Les industriels états-uniens croient aussi à la pensée du darwinisme social selon laquelle la pauvreté est un échec individuel et qu’il n’y a qu’à travailler pour devenir riche. John D. Rockefeller est un promoteur de cette idéologie « La variété de rose “ American Beauty ” ne peut être produite dans la splendeur et le parfum qui enthousiasment celui qui la contemple qu’en sacrifiant les premiers bourgeons poussant autour d’elle. Il en va de même dans la vie économique. Ce n’est là que l’application d’une loi de la nature et d’une loi de Dieu. »

Depuis l’année 1890, le 1er mai est une journée de solidarité des travailleurs partout dans le monde. Ironiquement, le 1er mai n’est pas un jour férié en Amérique du Nord tandis que plusieurs pays européens l’ont adopté en l’honneur des luttes ouvrières du passé.

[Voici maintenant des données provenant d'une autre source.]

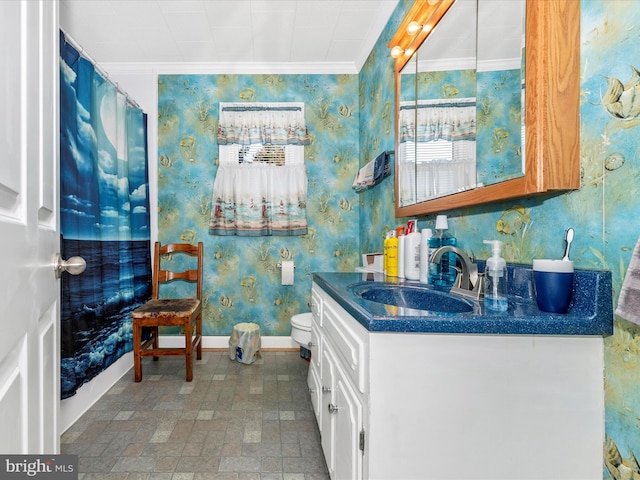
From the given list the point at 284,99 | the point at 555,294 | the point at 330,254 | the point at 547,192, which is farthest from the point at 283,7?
the point at 555,294

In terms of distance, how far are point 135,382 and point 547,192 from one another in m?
2.49

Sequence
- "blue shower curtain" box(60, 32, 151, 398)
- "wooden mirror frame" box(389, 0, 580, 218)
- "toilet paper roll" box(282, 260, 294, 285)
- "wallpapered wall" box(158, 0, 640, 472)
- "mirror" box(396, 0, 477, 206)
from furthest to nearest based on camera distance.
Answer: "toilet paper roll" box(282, 260, 294, 285)
"wallpapered wall" box(158, 0, 640, 472)
"blue shower curtain" box(60, 32, 151, 398)
"mirror" box(396, 0, 477, 206)
"wooden mirror frame" box(389, 0, 580, 218)

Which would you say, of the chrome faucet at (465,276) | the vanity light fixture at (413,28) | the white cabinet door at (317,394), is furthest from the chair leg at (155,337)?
the vanity light fixture at (413,28)

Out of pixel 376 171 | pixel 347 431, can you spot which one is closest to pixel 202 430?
pixel 347 431

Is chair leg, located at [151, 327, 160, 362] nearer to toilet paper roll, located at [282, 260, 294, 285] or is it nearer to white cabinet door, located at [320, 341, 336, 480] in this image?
toilet paper roll, located at [282, 260, 294, 285]

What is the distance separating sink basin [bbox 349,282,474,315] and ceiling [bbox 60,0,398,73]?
1.75m

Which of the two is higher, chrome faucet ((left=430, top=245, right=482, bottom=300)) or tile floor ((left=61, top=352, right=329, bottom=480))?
chrome faucet ((left=430, top=245, right=482, bottom=300))

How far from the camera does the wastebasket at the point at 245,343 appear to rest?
2.57m

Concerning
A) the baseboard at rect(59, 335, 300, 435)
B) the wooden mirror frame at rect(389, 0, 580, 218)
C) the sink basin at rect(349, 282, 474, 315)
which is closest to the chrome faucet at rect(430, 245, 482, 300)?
the sink basin at rect(349, 282, 474, 315)

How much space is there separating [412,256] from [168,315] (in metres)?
1.63

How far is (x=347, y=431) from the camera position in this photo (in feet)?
3.33

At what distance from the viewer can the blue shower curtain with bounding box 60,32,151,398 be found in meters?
1.69

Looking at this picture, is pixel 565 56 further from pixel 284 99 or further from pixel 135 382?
pixel 135 382
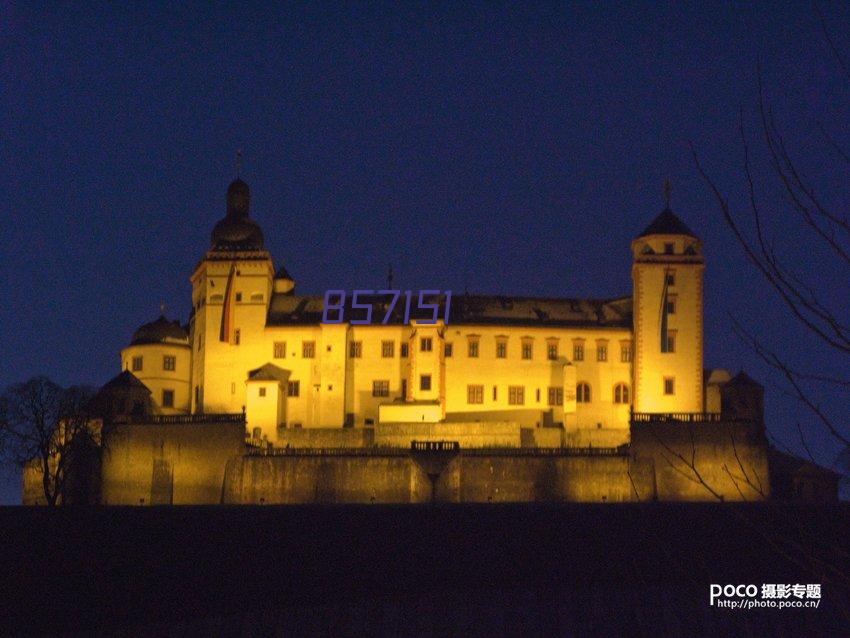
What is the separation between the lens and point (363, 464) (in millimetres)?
67750

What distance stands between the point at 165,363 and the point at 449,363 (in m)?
16.7

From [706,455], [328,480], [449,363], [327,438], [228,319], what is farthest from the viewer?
[228,319]

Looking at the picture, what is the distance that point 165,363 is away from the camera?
79.0 metres

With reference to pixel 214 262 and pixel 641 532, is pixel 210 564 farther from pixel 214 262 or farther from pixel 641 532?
pixel 214 262

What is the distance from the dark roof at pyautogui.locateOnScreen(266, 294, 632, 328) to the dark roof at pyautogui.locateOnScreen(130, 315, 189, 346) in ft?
19.3

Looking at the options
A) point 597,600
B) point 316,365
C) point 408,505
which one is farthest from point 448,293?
point 597,600

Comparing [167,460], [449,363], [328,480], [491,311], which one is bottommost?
[328,480]

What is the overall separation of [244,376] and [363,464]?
39.0 ft

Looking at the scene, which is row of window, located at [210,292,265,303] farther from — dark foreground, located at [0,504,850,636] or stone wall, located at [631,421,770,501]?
stone wall, located at [631,421,770,501]

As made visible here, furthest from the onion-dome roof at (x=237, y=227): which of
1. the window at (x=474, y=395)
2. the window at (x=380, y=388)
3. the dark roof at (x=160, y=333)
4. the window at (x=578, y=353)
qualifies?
the window at (x=578, y=353)

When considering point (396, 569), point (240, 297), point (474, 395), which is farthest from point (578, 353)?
point (396, 569)

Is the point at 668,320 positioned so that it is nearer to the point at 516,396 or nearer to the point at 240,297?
the point at 516,396

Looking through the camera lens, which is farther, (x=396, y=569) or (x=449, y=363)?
(x=449, y=363)

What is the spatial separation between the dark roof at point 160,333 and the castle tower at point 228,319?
30.9 inches
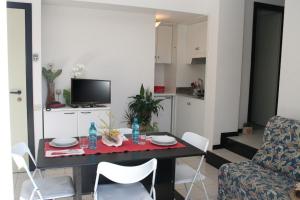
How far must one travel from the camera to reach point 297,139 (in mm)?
2713

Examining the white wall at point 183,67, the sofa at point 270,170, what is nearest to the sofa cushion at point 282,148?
the sofa at point 270,170

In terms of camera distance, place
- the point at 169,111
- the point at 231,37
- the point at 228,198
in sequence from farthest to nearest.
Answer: the point at 169,111, the point at 231,37, the point at 228,198

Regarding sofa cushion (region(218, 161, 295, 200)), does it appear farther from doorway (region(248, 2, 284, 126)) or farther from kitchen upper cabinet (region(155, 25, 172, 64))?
kitchen upper cabinet (region(155, 25, 172, 64))

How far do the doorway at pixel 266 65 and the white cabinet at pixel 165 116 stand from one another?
4.93 feet

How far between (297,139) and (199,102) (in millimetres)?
2256

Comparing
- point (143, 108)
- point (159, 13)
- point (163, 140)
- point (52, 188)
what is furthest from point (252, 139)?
point (52, 188)

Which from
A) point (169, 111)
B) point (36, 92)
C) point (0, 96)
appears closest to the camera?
point (0, 96)

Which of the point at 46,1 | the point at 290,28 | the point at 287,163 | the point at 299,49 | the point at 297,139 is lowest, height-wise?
the point at 287,163

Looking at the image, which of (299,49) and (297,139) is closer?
(297,139)

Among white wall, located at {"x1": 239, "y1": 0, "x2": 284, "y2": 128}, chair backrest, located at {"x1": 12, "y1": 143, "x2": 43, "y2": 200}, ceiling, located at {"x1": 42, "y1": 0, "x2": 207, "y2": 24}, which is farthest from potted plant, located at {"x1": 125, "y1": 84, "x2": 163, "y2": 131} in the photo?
chair backrest, located at {"x1": 12, "y1": 143, "x2": 43, "y2": 200}

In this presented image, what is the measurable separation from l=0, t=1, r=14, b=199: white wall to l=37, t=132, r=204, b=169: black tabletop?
4.10 ft

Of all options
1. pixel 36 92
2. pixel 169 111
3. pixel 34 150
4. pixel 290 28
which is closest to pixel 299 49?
pixel 290 28

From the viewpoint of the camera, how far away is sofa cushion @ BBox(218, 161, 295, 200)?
2.40 metres

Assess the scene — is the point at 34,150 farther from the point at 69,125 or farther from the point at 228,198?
the point at 228,198
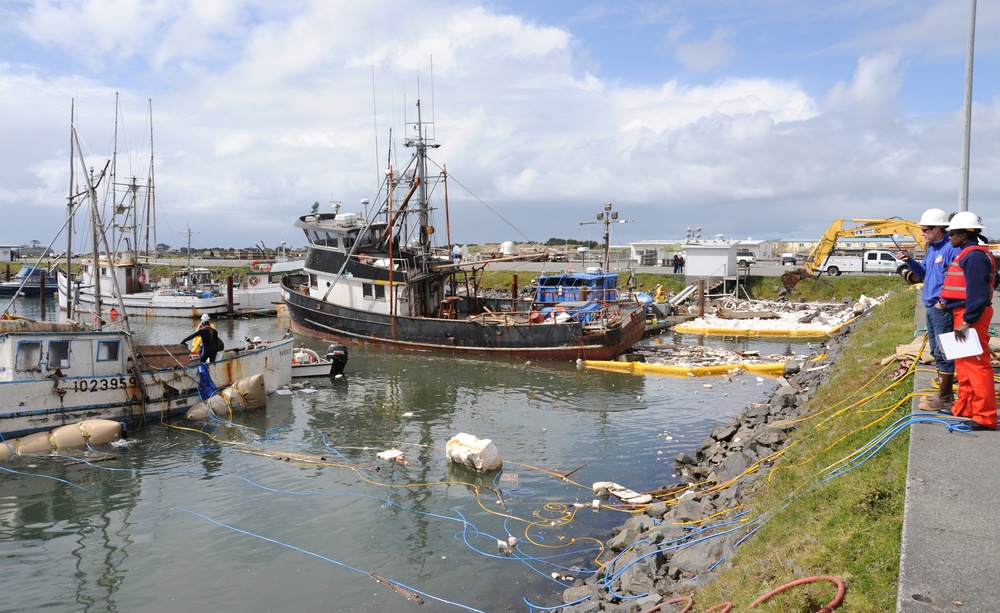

Le 1er mai doit demeurer le symbole de la solidarité des travailleurs, tout en s’unissant avec le combat des altermondialistes. Plus que jamais, les travailleurs du monde sont interdépendants, le travail des uns bouleverse le travail des autres. Le discours de la compétition entre les travailleurs du globe doit devenir une seule et même lutte pour des salaires justes et des échanges équitables. Le mouvement altermondialiste qui dénonce les recours en justice des multinationales contre les États hérite en quelque sorte des problèmes d’autrefois. Le cinquième anniversaire du Sommet des Amériques doit nous remémorer les combats de la classe ouvrière du tournant du siècle et la similitude avec ceux d’aujourd’hui.

Références historiques : Howard Zinn, Une histoire populaire des États-Unis, Montréal, LUX, 2002, 811p.